Records from a data source
###

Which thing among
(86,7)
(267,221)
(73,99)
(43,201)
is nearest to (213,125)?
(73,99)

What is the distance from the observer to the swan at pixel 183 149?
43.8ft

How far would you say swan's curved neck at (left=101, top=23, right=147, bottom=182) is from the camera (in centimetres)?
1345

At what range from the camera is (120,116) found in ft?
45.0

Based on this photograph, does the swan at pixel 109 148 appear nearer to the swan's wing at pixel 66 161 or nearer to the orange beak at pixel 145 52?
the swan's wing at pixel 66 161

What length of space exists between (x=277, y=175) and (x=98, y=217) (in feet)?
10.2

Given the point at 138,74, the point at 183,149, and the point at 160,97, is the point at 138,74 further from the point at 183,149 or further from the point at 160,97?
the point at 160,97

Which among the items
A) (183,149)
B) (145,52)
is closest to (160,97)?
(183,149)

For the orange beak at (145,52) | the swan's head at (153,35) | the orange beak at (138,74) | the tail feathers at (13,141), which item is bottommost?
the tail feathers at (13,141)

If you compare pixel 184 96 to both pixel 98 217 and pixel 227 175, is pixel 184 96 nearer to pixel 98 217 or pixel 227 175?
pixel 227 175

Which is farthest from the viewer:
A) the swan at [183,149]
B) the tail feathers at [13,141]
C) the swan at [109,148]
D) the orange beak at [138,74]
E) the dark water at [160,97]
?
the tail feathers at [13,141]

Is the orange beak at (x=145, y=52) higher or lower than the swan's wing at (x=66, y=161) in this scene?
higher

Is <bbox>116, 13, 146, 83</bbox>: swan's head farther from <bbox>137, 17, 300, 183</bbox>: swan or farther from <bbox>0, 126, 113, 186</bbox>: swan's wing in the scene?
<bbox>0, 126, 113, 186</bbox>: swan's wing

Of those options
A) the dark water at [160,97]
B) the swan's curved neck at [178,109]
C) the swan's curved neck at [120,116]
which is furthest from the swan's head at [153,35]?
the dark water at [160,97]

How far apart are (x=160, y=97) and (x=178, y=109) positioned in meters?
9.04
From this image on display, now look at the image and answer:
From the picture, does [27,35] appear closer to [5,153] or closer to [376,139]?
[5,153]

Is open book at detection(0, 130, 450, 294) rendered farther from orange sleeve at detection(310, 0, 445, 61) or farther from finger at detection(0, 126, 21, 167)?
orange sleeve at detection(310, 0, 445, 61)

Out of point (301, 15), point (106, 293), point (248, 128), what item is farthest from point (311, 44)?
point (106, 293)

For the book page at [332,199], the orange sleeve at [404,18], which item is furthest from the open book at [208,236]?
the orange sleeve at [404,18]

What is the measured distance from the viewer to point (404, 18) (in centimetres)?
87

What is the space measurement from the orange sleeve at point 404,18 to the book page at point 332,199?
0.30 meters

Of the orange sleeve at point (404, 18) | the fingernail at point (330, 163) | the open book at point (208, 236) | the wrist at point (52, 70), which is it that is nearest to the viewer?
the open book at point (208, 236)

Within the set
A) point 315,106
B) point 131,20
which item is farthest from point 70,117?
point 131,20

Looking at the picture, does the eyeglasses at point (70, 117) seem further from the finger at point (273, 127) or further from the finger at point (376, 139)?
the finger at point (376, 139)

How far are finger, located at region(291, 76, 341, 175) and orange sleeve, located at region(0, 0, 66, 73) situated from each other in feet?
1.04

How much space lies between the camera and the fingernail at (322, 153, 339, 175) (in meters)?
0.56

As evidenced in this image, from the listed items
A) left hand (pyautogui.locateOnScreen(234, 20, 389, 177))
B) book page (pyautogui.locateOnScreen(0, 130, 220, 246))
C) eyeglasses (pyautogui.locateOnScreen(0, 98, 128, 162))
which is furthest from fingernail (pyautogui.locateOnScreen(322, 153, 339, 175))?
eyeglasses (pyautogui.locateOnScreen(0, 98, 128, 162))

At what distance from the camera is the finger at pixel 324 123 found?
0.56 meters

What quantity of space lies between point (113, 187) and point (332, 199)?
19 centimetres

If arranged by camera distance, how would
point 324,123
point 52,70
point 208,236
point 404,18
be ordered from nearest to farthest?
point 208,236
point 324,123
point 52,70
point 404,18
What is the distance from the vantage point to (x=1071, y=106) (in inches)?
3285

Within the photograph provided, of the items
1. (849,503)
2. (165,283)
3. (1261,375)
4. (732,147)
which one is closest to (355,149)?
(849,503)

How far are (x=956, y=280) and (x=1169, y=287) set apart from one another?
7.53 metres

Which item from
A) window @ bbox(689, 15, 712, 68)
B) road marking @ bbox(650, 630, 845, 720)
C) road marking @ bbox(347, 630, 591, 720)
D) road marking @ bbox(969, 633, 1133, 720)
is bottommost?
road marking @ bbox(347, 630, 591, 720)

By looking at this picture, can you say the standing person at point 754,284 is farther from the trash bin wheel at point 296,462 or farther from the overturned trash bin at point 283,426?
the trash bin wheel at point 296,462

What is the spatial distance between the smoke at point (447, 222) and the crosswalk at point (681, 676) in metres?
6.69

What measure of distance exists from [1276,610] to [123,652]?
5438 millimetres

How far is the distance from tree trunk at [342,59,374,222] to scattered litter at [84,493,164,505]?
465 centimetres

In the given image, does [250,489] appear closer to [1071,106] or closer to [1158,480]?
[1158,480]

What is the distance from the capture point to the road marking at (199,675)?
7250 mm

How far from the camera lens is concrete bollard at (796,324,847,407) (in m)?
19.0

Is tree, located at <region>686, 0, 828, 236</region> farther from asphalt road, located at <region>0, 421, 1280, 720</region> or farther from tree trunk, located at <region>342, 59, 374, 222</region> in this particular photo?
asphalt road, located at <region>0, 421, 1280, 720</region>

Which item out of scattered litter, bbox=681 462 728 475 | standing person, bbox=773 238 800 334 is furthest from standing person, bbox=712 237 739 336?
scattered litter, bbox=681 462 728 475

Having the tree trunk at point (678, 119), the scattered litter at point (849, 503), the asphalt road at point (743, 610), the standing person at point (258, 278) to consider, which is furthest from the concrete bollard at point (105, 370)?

###

Would you give the material above again, complete and exact?

Which thing among
(86,7)
(267,221)
(73,99)
(43,201)
is nearest to (213,125)?
(73,99)

What is the distance from the observer to the swan at pixel 183 149?
43.8ft

How far would you say swan's curved neck at (left=101, top=23, right=147, bottom=182) is from the camera (in centimetres)?
1345

At what range from the camera is (120,116) found in ft?
45.0

Based on this photograph, does the swan at pixel 109 148 appear nearer to the swan's wing at pixel 66 161 or nearer to the orange beak at pixel 145 52?
the swan's wing at pixel 66 161

What length of space exists between (x=277, y=175) and (x=98, y=217) (in feet)?
10.2

Given the point at 138,74, the point at 183,149, and the point at 160,97, is the point at 138,74 further from the point at 183,149 or further from the point at 160,97?
the point at 160,97

Which among the items
A) (183,149)
B) (145,52)
is closest to (160,97)?
(183,149)

For the orange beak at (145,52) | the swan's head at (153,35) | the orange beak at (138,74) | the tail feathers at (13,141), which item is bottommost?
the tail feathers at (13,141)

If you compare pixel 184 96 to both pixel 98 217 and pixel 227 175, is pixel 184 96 nearer to pixel 98 217 or pixel 227 175?
pixel 227 175

Which is farthest from the viewer:
A) the swan at [183,149]
B) the tail feathers at [13,141]
C) the swan at [109,148]
D) the orange beak at [138,74]
E) the dark water at [160,97]
?
the tail feathers at [13,141]

Is the orange beak at (x=145, y=52) higher or lower than the swan's wing at (x=66, y=161) in this scene?
higher

Is <bbox>116, 13, 146, 83</bbox>: swan's head farther from <bbox>137, 17, 300, 183</bbox>: swan or farther from <bbox>0, 126, 113, 186</bbox>: swan's wing in the scene?
<bbox>0, 126, 113, 186</bbox>: swan's wing

Of those options
A) the dark water at [160,97]
B) the swan's curved neck at [178,109]
C) the swan's curved neck at [120,116]
which is furthest from the swan's head at [153,35]?
the dark water at [160,97]

How far apart are (x=160, y=97) and (x=178, y=109) positioned in meters?
9.04
From this image on display, now look at the image and answer:
From the picture, does [27,35] appear closer to [5,153] or closer to [376,139]?
[5,153]

Is open book at detection(0, 130, 450, 294) rendered farther from orange sleeve at detection(310, 0, 445, 61) or farther from finger at detection(0, 126, 21, 167)?
orange sleeve at detection(310, 0, 445, 61)

Out of point (301, 15), point (106, 293), point (248, 128), what item is farthest from point (311, 44)?
point (106, 293)

For the book page at [332,199], the orange sleeve at [404,18], which item is furthest from the open book at [208,236]?
the orange sleeve at [404,18]

What is the measured distance from the viewer to point (404, 18) (in centimetres)?
87

What is the space measurement from the orange sleeve at point 404,18 to the book page at point 332,199?
0.30 meters

Of the orange sleeve at point (404, 18) | the fingernail at point (330, 163) | the open book at point (208, 236) | the wrist at point (52, 70), which is it that is nearest to the viewer?
the open book at point (208, 236)

Within the set
A) point 315,106
B) point 131,20
which item is farthest from point 70,117?
point 131,20

Looking at the picture, does the eyeglasses at point (70, 117) seem further from the finger at point (273, 127) or further from the finger at point (376, 139)?
the finger at point (376, 139)

How far are finger, located at region(291, 76, 341, 175) and orange sleeve, located at region(0, 0, 66, 73) situated from each other in feet?
1.04

How much space lies between the camera and the fingernail at (322, 153, 339, 175) (in meters)?
0.56

As evidenced in this image, from the listed items
A) left hand (pyautogui.locateOnScreen(234, 20, 389, 177))
B) book page (pyautogui.locateOnScreen(0, 130, 220, 246))
C) eyeglasses (pyautogui.locateOnScreen(0, 98, 128, 162))
which is furthest from fingernail (pyautogui.locateOnScreen(322, 153, 339, 175))?
eyeglasses (pyautogui.locateOnScreen(0, 98, 128, 162))

At what distance from the camera is the finger at pixel 324 123 found?
0.56 meters

What quantity of space lies between point (113, 187) and point (332, 199)?
19 centimetres

If arranged by camera distance, how would
point 324,123
point 52,70
point 208,236
point 404,18
be ordered from nearest to farthest?
point 208,236
point 324,123
point 52,70
point 404,18
What is the distance from the vantage point to (x=1071, y=106) (in inches)?
3285

Within the photograph provided, of the items
1. (849,503)
2. (165,283)
3. (1261,375)
4. (732,147)
which one is closest to (355,149)?
(849,503)

How far are (x=956, y=280) and (x=1169, y=287) set apart from one another?
7.53 metres

Which item from
A) window @ bbox(689, 15, 712, 68)
B) road marking @ bbox(650, 630, 845, 720)
C) road marking @ bbox(347, 630, 591, 720)
D) road marking @ bbox(969, 633, 1133, 720)
is bottommost?
road marking @ bbox(347, 630, 591, 720)

By looking at this picture, can you say the standing person at point 754,284 is farther from the trash bin wheel at point 296,462 or farther from the overturned trash bin at point 283,426?
the trash bin wheel at point 296,462

What is the spatial distance between the smoke at point (447, 222) and the crosswalk at point (681, 676) in metres?
6.69

What measure of distance exists from [1276,610] to [123,652]?
5438 millimetres

How far is the distance from tree trunk at [342,59,374,222] to scattered litter at [84,493,164,505]?
465 centimetres

In the given image, does [250,489] appear closer to [1071,106] or closer to [1158,480]?
[1158,480]

What is the distance from the capture point to the road marking at (199,675)?
7250 mm

How far from the camera lens is concrete bollard at (796,324,847,407) (in m)?
19.0

Is tree, located at <region>686, 0, 828, 236</region> farther from asphalt road, located at <region>0, 421, 1280, 720</region> or farther from tree trunk, located at <region>342, 59, 374, 222</region> in this particular photo?
asphalt road, located at <region>0, 421, 1280, 720</region>

Which item out of scattered litter, bbox=681 462 728 475 | standing person, bbox=773 238 800 334 is furthest from standing person, bbox=712 237 739 336?
scattered litter, bbox=681 462 728 475

Having the tree trunk at point (678, 119), the scattered litter at point (849, 503), the asphalt road at point (743, 610), the standing person at point (258, 278) to consider, which is furthest from the concrete bollard at point (105, 370)?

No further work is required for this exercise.